眼看兩人要掐起來,夏靜和周言趕緊一邊拉一個。
“婧婧!我還得給靓靓喂奶!”
“铮哥,算了算了!這不沒什麽事兒嘛!”
最後,還是韓铮帶周言找了家店買了身衣服。
“我本來只是髒了件T恤。”周言把幾個紙袋放入手推車裏,嘆氣,“結果你給我買齊了一套。”連鞋子、襪子、帽子都買了。
買單時刷的韓铮的卡,小幾千呢。
“下周你生日,算是提前把生日禮物送了。我也省得去瞎琢磨你喜歡什麽。”
聞言,周言撇了撇嘴。
真是無趣,一點浪漫細胞都沒有。
晚飯在商場的一家日料吃,周言點了生魚片和壽司,韓铮怕腥,又從不吃生的東西,一碗日式豬排飯和一份茶碗蒸下去,吃的極飽。

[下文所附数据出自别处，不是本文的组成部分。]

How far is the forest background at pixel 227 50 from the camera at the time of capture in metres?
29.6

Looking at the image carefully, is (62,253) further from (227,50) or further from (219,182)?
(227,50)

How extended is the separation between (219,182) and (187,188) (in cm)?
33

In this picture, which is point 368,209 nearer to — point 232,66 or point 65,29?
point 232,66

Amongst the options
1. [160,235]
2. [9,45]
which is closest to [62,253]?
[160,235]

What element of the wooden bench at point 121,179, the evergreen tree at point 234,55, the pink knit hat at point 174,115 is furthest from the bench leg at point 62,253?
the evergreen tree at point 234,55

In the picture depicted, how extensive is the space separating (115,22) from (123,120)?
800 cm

他比周言吃得快,吃完就一聲不吭地低頭玩手機,沒和周言說一句話。
也是在這個時候,周言這個木魚腦袋才察覺到有些不對勁。
他們家铮哥……好像生氣了?
周言放下筷子,勾住韓铮的脖子,在他耳邊親昵地問:“怎麽就不高興了?”
韓铮在底下踹了他一腳,推了他一把,聲音低沉地說:“大庭廣衆,注意影響。”
“別心虛啊。快告訴小的,哪裏惹爺不高興了?”
韓铮瞥了他一眼,喝了口茶。
其實也不是生氣。他就是不滿意周言對羅羽婧的态度,總是遷就,不管受了多大的委屈都是那副息事寧人的态度。
“有的人不值得你一味忍讓,你受盡欺負都不吭聲,只會讓他們覺得你好欺負,以後變本加厲。”

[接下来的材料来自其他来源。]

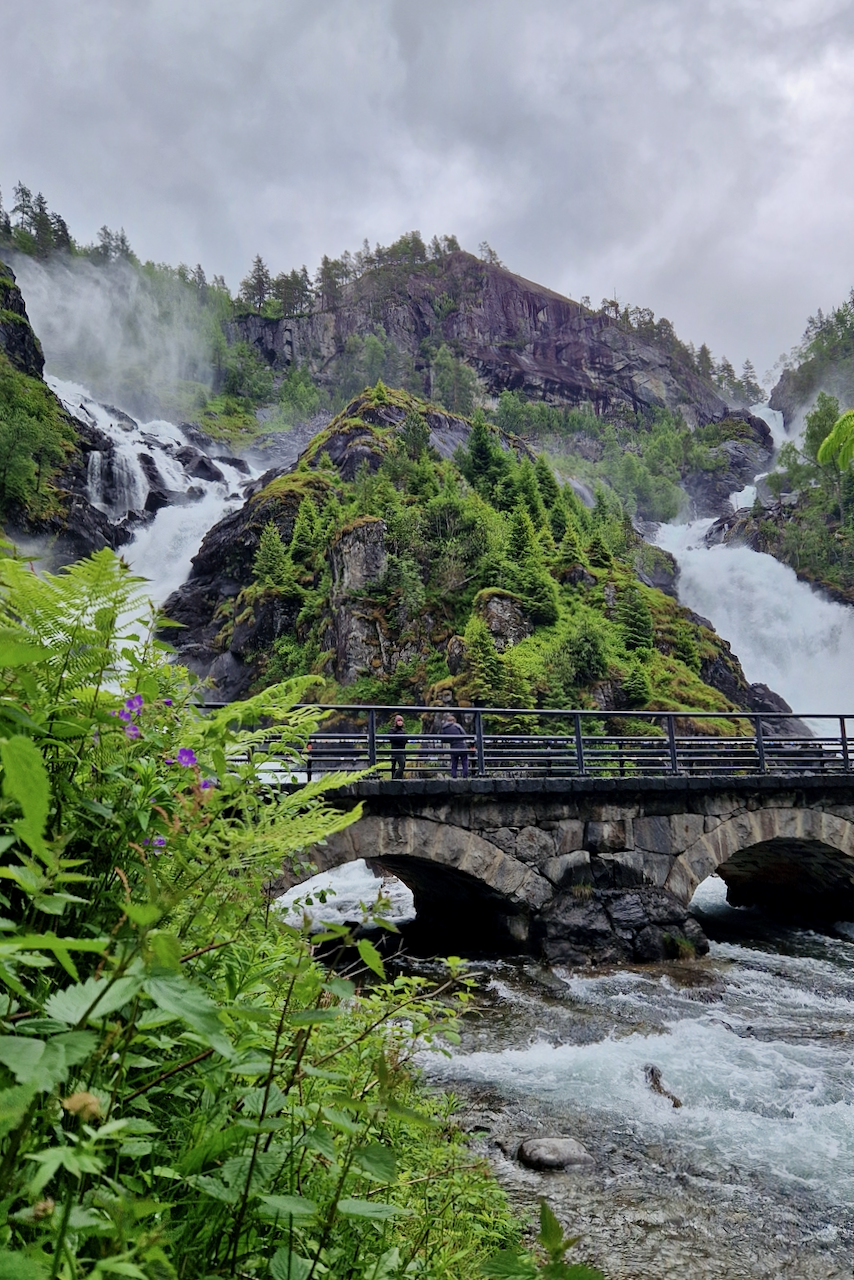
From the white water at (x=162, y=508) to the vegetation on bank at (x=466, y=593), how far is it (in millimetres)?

周言沉默地看着面前的生魚片,一句話都不說。韓铮拿起筷子輕輕敲了敲他的腦袋:“聽見沒有?”
“聽見了。”周言輕嘆,擡頭看着韓铮,“可我也不知道到底怎麽對她?羅羽婧非常恨我。難不成我每回見到她都要和她吵架甚至打起來嗎?我……做不到。”
他為人平和,本性善良,不喜争鬥,韓铮其實心裏清楚,或許只有把刀架在周言脖子上了,他才會奮起反抗。
韓铮那點情緒裏也有一部分是對自己的。周言受了氣,他就只能像個路人一樣眼睜睜看着,什麽都做不了;如同那時羅羽婧叫人來打了他一頓,自己能做的也不過是在醫院照顧他一段時間。可那些傷害早已造成,事後想要亡羊補牢,其實為時已晚。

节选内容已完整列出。